Im Berliner Bezirk Friedrichshain-Kreuzberg sorgt der Neuzuschnitt von Wahlkreisen für Streit

Oberbaumbrücke in Friedrichshain-Kreuzberg. Ob Wähler auf beiden Seiten der Spree im selben Wahlkreis sein sollen, ist strittig.
Oberbaumbrücke in Friedrichshain-Kreuzberg. Ob Wähler auf beiden Seiten der Spree im selben Wahlkreis sein sollen, ist strittig.

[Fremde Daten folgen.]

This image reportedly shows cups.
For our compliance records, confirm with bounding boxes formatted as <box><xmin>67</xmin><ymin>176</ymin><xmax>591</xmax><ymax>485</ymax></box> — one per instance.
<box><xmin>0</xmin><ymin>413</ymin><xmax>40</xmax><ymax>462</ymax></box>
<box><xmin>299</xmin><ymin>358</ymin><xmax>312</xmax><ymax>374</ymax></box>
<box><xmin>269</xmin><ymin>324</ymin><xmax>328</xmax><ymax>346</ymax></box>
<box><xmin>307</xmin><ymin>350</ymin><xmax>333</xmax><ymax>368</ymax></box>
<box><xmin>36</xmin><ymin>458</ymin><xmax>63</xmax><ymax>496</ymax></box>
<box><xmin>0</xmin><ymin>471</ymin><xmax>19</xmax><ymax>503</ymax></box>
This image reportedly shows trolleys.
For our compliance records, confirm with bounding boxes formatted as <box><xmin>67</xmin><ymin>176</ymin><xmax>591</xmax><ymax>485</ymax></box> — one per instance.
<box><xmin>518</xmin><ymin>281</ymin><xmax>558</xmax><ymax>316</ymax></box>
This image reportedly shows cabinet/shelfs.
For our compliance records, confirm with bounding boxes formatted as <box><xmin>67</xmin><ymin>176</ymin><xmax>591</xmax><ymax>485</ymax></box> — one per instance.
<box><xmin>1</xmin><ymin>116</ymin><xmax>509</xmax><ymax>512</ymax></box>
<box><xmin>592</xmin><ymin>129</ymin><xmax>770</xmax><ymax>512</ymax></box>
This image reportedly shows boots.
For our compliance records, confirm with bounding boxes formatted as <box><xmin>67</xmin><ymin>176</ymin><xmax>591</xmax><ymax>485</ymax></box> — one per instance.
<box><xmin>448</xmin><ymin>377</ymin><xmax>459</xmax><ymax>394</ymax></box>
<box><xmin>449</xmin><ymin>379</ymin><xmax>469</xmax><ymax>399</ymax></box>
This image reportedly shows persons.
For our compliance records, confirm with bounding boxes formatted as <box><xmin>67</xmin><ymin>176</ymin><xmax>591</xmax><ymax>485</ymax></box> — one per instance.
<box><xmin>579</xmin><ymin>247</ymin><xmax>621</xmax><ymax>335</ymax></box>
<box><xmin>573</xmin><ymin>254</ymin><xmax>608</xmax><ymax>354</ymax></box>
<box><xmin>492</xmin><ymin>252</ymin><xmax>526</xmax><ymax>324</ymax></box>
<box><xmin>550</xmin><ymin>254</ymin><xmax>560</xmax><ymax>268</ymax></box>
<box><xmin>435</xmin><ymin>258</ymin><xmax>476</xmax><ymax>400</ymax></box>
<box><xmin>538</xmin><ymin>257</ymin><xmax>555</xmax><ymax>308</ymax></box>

»Dass das Gerrymandering ist, ist offensichtlich«, sagt Linke-Politiker Damiano Valgolio im Gespräch mit »nd«. Der direkt gewählte Berliner Abgeordnete bezieht sich auf einen Vorgang im Bezirk Friedrichshain-Kreuzberg. Dort müssen für die Abgeordnetenhauswahl 2026 die Wahlkreise neu zugeschnitten werden. Der Bezirk muss nun mit fünf, anstatt wie bei der letzten Wahl sechs Wahlkreisen auskommen. Um diesen Vorgang tobt im Bezirk eine heftige Auseinandersetzung, die am Montag um ein Kapitel reicher wurde.

Gerrymandering bezeichnet die Verschiebung von Wahlkreisgrenzen, um eigene Erfolgsaussichten zu verbessern. Genau das werfen Linke, SPD und CDU den Grünen vor, die im Bezirk ihre Hochburg haben. Das grün geführte Bezirksamt hatte im August gegen die Stimmen der drei Parteien einen von den Grünen entworfenen Wahlkreiszuschnitt beschlossen, der von den vom Wahlamt erarbeiteten Vorschlägen erheblich abweicht.

Am Montag kam dann aber die überraschende Wende: Erst lehnten die Fraktionen der Linken, SPD und CDU in der Bezirksverordnetenversammlung (BVV) den Bezirksamtsvorschlag geschlossen ab, dann beschlossen sie einen von zwei Vorschlägen des Wahlamts, der sich an vergangenen Wahlkreisen orientiert. Während im Bezirksamt die Grünen durch die doppelte Gewichtung der Stimme der Bezirksbürgermeisterin eine Mehrheit herstellen können, sind sie in der BVV einem Zusammenschluss von Linke, SPD und CDU zahlenmäßig unterlegen.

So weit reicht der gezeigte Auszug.